DURANTE EL 2011 LAS PLAZAS DE MUchas ciudades volvieron a ser un lugar para la agitación, el reclamo de la utopía, la posibilidad de la injuria al dictador, la consigna vieja contra el sistema y el esnobismo encapuchado.
El gesto de indignación colectiva se convirtió en una especie de termómetro de la vitalidad social. Los ojos fijos y fieros del personaje del año de la revista Time, que asoman en medio de un gorro y una pañoleta, recibieron la bendición histórica y los aletargados fueron condenados a la condición de zombis.
La muerte de Christopher Hitchens a mediados de diciembre puede servir como un signo de interrogación sobre los movimientos que desbordaron El Cairo, Atenas, Santiago, Madrid, Nueva York y muchas otras ciudades. La vida y la obra de Hitchens son perfectas para despertar la desconfianza que merece todo arrebato colectivo. Para indagar un poco más por la razones de esos levantamientos, sus posibilidades de representar avances libertarios y los peligros potenciales que puede suponer un “rebaño de mentes independientes”.
Es lógico que sea más sencillo ser un revolucionario inspirado por las versiones de Michael Moore y Oliver Stone, que cuestionado por las contradicciones de Hitchens: “Somos mamíferos y el lóbulo prefrontal es demasiado pequeño, mientras la glándula de la adrenalina es demasiado grande”. Tal vez el valor más grande que se puede derivar de las actuaciones de Hitchens como activista y polemista radical sea su facilidad para ser un traidor. Hitchens nunca le tuvo miedo a la desilusión y acató siempre con algo de furia y resignación su propio código de revisionismo personal. Fue capaz de advertir las contradicciones en medio de la euforia.
Una anécdota de sus memorias puede ser útil como ejemplo. A finales de los sesenta viajó a La Habana en busca de un “modelo” alternativo al socialismo de Estado soviético. Hacía parte de un grupúsculo de internacionalistas de Oxford, y Cuba era el menos rancio de las regímenes rojos de la época. Luego de cuatro horas de discurso de Fidel Castro en la Plaza de la Revolución tenía todo claro: “El socialismo cubano se parecía demasiado a un internado en un sentido y demasiado a una iglesia en otro”. El revoloteo de las putas en medio de las oraciones sobre el fin de la prostitución hizo que saliera despavorido en busca de lo único grato de esa tarde: la cerveza gratis.

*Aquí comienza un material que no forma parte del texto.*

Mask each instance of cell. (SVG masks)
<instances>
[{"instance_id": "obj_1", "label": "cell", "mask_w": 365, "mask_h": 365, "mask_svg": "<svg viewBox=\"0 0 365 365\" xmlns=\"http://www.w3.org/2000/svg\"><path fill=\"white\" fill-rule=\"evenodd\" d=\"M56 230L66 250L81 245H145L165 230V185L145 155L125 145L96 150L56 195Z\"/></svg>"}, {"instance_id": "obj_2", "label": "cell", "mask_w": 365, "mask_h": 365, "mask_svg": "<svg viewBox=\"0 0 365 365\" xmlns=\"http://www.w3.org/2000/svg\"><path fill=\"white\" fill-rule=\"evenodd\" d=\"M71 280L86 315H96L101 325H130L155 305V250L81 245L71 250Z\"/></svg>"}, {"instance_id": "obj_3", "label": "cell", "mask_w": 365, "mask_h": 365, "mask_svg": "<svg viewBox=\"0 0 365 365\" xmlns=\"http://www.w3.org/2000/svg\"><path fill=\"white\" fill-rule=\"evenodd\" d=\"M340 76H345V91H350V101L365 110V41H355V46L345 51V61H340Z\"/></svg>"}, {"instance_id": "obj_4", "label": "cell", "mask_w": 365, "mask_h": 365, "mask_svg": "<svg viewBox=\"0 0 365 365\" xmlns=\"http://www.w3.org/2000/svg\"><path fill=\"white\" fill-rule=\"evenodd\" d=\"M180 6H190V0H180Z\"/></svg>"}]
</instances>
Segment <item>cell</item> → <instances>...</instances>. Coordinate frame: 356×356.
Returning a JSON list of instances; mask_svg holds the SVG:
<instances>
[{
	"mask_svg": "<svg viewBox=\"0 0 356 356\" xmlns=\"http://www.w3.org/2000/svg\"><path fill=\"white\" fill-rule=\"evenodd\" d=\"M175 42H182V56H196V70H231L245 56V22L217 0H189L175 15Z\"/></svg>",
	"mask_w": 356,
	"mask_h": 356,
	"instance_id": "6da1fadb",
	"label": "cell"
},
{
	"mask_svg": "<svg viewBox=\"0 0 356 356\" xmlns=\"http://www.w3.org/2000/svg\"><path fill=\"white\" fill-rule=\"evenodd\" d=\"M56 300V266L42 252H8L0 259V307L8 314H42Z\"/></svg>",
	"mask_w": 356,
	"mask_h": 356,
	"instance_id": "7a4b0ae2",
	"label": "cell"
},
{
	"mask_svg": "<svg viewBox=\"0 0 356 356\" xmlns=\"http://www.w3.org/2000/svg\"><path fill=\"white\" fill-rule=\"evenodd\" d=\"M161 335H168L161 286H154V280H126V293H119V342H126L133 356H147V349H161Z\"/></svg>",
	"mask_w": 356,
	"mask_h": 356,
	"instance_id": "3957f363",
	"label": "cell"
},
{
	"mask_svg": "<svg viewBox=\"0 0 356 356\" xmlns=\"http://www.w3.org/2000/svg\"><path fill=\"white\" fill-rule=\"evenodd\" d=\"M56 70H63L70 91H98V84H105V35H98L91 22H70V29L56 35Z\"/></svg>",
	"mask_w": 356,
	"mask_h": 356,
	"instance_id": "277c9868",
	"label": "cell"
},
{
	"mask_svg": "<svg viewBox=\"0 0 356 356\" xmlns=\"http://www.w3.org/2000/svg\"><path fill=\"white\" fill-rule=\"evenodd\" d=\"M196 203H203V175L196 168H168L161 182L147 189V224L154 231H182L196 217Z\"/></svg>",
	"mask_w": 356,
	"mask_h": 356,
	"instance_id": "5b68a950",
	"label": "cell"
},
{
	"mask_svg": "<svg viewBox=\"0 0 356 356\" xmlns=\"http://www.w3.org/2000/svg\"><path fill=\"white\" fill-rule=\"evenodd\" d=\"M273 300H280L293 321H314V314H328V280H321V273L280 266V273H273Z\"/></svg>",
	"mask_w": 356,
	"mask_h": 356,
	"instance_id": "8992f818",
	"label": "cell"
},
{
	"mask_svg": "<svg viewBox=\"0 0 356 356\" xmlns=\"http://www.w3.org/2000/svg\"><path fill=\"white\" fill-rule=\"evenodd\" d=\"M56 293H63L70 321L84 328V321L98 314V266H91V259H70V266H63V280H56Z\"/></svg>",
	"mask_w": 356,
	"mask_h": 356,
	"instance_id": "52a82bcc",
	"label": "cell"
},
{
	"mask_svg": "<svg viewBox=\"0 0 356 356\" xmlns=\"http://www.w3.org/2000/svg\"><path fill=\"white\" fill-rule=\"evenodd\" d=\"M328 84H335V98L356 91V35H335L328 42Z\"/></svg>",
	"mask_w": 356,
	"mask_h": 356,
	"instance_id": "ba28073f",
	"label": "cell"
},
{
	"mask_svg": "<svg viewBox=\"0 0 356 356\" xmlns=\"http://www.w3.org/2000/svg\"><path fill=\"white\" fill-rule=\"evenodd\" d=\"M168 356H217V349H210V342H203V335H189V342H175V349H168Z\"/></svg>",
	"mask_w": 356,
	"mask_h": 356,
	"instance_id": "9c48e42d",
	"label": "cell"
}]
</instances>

Hitchens habló siempre de una doble contabilidad en su vida emocional e intelectual. Una contradicción que comenzó determinada por los genes: su padre era un oficial naval conservador y austero por naturaleza, seco, sin dientes para la risa; y su madre una mujer con ganas de escapar siempre, pendiente de las novedades del mundo, frívola si se quiere. Esas contradicciones marcaron sus aventuras políticas e intelectuales. Tenía un ojo brillante para mirar las esperanzas y un ojo negro que escudriñaba por debajo de los ideales. Por eso intentó siempre una revolución al interior de la revolución y por eso le producía una sonrisa satisfactoria ser llamado “perro de presa del capitalismo”, “traidor”, “contrarrevolucionario”.
Sus palabras sobre la utopía y el valor de los sacrificios para alcanzarla sirven para poner a pensar, por igual, a manifestantes radicales y abúlicos convencidos: “Una parte de mí todavía siente, pero ya no piensa, que la humanidad sería menos pobre sin esa ilusión increíblemente poderosa”.